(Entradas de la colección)
○ ○ ○

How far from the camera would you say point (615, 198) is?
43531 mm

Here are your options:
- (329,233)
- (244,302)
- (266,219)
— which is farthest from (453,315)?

○ ○ ○

▸ Indicación
Imprime otra vez, sin ningún cambio, todas las líneas de los ítems anteriores.

▸ Solución de la tarea
How far from the camera would you say point (615, 198) is?
43531 mm

Here are your options:
- (329,233)
- (244,302)
- (266,219)
— which is farthest from (453,315)?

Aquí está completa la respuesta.